◆ Exercise directions: Both the line containing "How far apart" and the last line of the listing are included: write out exactly the lines from one to the other.
/---
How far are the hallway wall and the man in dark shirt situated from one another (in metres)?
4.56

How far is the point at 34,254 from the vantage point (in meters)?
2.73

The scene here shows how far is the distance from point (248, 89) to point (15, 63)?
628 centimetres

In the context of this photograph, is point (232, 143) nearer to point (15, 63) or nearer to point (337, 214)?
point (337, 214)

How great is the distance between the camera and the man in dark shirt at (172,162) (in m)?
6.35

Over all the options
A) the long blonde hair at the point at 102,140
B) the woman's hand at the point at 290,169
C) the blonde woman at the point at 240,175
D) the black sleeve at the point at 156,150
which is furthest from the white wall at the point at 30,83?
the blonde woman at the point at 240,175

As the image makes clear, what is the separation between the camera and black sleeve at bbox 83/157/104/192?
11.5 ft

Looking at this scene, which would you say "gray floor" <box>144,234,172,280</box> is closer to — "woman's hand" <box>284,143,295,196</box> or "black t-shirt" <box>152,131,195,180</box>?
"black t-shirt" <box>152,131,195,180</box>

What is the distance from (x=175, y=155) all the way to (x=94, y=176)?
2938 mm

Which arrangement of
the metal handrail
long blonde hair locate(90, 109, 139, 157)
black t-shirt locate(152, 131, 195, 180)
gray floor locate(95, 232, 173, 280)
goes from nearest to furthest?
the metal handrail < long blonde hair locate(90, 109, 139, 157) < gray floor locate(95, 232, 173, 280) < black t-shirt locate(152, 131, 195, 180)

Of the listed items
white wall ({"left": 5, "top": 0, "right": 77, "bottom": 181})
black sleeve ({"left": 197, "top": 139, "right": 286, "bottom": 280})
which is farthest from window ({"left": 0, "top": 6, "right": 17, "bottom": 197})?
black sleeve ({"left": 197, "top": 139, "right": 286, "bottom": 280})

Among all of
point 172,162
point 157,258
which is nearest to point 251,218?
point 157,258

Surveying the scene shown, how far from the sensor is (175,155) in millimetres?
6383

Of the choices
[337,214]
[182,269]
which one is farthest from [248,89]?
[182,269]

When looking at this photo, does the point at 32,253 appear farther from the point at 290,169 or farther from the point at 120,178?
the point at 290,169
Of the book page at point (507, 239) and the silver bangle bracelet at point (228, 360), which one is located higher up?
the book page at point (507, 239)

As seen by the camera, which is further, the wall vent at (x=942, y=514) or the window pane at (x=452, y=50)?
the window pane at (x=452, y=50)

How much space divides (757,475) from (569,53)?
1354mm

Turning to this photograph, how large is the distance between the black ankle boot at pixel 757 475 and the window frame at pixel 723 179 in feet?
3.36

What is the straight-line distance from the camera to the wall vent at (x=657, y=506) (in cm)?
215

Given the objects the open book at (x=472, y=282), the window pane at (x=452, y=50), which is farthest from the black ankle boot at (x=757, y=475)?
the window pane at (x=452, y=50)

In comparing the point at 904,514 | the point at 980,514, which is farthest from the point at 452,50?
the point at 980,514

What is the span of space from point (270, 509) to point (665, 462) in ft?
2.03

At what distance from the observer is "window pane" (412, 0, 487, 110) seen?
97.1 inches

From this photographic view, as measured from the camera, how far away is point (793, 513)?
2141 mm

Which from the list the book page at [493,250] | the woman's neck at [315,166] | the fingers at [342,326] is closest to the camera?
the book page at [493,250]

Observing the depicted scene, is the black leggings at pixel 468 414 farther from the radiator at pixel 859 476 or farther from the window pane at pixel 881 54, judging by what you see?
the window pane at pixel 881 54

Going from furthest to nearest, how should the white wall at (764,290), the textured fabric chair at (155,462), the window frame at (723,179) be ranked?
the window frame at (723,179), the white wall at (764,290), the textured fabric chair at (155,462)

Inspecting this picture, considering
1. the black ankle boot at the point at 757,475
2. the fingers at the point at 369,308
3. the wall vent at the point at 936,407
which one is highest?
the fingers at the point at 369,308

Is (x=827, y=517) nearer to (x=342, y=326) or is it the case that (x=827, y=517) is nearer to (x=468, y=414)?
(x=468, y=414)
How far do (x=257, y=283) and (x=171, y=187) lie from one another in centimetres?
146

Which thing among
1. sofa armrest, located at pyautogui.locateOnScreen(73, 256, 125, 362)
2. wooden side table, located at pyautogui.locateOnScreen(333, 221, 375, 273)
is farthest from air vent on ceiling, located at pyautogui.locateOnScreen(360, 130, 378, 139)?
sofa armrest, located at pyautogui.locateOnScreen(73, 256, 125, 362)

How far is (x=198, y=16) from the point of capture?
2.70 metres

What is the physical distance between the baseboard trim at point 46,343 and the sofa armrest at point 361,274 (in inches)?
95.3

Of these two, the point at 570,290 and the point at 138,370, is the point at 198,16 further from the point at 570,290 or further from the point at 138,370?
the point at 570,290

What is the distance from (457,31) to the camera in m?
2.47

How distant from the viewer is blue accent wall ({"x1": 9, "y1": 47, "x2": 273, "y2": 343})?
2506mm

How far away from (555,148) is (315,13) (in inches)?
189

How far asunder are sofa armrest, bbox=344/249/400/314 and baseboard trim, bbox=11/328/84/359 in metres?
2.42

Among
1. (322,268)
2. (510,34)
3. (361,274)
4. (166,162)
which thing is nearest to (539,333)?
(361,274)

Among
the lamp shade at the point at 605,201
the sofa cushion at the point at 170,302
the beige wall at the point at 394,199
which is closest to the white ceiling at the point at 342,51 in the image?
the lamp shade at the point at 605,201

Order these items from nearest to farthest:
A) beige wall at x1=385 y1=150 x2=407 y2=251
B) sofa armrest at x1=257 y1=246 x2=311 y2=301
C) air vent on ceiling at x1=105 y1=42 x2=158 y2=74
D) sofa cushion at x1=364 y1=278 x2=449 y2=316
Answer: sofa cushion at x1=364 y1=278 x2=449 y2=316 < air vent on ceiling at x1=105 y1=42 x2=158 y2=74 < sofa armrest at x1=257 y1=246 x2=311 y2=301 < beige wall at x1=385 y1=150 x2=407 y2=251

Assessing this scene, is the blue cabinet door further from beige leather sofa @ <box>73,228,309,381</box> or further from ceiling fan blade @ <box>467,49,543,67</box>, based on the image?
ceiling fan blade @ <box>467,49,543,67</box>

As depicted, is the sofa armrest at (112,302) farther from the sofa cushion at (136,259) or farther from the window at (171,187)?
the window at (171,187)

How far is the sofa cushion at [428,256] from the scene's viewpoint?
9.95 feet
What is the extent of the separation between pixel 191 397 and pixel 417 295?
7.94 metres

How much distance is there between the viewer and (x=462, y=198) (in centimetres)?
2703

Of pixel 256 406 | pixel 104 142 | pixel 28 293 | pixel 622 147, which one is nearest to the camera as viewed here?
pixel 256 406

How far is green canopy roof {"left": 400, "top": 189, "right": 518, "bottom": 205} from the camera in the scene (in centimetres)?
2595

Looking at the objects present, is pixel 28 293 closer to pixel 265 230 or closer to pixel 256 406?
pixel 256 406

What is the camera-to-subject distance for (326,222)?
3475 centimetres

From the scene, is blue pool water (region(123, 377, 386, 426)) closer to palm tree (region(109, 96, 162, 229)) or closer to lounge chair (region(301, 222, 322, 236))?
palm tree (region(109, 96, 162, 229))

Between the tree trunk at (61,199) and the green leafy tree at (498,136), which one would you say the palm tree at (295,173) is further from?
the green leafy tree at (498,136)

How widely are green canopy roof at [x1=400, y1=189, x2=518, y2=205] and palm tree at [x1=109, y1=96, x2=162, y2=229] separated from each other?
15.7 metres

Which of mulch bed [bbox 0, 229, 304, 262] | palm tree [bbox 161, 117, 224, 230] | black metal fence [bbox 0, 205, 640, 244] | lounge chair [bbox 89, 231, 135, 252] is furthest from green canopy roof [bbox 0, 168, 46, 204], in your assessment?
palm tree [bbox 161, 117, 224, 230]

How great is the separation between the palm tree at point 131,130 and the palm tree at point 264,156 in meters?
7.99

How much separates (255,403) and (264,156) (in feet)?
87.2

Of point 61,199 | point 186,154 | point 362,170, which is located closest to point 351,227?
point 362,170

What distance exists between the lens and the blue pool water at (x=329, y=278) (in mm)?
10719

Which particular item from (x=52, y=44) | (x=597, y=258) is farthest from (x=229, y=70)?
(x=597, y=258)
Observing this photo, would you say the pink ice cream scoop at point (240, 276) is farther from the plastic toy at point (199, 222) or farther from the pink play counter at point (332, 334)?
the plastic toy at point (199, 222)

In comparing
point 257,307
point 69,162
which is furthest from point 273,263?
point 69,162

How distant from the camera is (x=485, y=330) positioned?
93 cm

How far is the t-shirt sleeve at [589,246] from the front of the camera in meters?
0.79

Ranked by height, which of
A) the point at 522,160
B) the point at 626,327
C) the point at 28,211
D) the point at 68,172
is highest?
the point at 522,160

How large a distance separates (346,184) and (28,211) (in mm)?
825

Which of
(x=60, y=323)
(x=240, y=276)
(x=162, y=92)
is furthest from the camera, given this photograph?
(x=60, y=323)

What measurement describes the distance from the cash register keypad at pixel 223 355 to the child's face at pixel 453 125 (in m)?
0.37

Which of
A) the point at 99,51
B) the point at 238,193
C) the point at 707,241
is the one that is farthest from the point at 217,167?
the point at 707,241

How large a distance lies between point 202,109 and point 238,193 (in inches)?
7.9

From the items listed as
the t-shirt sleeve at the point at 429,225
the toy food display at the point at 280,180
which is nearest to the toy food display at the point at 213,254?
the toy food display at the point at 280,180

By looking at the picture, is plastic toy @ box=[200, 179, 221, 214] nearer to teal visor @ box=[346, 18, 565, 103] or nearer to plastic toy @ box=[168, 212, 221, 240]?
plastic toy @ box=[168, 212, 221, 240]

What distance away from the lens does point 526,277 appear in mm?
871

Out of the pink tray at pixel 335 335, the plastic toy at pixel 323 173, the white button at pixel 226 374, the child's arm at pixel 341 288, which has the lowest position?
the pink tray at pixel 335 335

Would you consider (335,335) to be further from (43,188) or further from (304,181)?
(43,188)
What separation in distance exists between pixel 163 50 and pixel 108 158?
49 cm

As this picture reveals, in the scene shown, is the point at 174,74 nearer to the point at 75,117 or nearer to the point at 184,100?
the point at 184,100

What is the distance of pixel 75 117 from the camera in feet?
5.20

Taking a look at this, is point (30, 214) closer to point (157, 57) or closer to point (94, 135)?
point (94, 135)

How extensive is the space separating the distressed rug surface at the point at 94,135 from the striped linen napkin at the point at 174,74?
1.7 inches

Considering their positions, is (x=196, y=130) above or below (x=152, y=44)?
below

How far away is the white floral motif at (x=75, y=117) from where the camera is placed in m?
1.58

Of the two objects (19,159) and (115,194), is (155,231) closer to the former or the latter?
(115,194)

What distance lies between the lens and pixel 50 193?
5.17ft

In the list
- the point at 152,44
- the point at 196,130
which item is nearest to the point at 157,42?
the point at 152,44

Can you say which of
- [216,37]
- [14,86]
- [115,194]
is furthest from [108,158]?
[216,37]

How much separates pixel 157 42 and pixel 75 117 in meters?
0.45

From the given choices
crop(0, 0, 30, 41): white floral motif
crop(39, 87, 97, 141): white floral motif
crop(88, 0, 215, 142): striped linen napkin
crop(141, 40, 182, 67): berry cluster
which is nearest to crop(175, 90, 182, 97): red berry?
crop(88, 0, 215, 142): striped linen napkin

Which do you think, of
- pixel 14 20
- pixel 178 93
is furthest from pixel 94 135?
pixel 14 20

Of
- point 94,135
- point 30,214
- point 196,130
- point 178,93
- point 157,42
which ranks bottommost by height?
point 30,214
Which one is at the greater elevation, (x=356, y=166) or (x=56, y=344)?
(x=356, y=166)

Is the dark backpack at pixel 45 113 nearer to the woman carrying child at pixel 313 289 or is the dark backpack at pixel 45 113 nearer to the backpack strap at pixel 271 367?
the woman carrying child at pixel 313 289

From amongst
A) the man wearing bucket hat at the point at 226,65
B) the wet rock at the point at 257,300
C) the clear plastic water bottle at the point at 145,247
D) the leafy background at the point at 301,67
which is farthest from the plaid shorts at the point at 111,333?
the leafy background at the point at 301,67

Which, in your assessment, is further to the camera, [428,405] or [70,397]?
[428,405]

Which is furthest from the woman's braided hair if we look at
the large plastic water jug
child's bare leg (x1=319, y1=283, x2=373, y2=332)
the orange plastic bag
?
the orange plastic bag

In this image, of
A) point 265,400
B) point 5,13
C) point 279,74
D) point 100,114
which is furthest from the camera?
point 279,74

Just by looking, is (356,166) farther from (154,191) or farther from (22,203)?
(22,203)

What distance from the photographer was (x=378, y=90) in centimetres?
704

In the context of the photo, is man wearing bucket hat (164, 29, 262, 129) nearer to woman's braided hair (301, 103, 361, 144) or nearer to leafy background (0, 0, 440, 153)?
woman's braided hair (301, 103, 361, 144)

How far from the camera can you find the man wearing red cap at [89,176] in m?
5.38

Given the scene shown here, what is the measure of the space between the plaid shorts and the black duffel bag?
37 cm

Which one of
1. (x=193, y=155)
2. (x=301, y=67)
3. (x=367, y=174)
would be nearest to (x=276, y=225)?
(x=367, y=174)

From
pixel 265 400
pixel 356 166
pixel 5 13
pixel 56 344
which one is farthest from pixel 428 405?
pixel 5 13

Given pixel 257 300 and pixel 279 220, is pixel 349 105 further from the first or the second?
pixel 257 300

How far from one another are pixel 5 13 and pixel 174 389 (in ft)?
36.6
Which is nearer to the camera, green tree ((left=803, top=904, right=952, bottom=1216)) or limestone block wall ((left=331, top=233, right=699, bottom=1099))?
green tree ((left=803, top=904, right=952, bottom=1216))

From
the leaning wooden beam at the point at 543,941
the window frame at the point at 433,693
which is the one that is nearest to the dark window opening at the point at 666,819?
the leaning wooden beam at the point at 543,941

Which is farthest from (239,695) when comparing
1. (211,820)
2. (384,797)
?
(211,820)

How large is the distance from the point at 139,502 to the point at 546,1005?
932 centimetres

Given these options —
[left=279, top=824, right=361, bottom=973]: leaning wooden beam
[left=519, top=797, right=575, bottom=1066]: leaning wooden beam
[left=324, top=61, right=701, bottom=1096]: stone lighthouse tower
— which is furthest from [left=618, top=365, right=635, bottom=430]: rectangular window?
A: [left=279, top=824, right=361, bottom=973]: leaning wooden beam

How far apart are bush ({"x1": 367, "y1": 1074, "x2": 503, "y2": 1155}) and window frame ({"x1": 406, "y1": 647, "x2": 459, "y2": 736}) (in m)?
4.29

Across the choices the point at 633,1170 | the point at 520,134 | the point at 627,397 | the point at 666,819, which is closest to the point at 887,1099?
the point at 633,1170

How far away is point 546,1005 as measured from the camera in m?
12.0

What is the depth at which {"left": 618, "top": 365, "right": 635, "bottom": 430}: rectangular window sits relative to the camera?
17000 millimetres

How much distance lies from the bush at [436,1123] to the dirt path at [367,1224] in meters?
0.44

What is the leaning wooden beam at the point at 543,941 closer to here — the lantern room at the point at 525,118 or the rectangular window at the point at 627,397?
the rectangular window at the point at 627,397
\---
◆ Output of the task:
How far apart are bush ({"x1": 367, "y1": 1074, "x2": 503, "y2": 1155}) and window frame ({"x1": 406, "y1": 647, "x2": 459, "y2": 736}) (in m)?
4.29

Across the choices the point at 633,1170 | the point at 520,134 | the point at 627,397 | the point at 666,819, which is closest to the point at 887,1099?
the point at 633,1170

How far away is point 546,1005 as measured from the camera in m?
12.0

What is the depth at which {"left": 618, "top": 365, "right": 635, "bottom": 430}: rectangular window sits relative to the camera?
17000 millimetres

How much distance lies from the bush at [436,1123] to the dirt path at [367,1224] in meters?
0.44

What is the leaning wooden beam at the point at 543,941 closer to here — the lantern room at the point at 525,118 or the rectangular window at the point at 627,397?
the rectangular window at the point at 627,397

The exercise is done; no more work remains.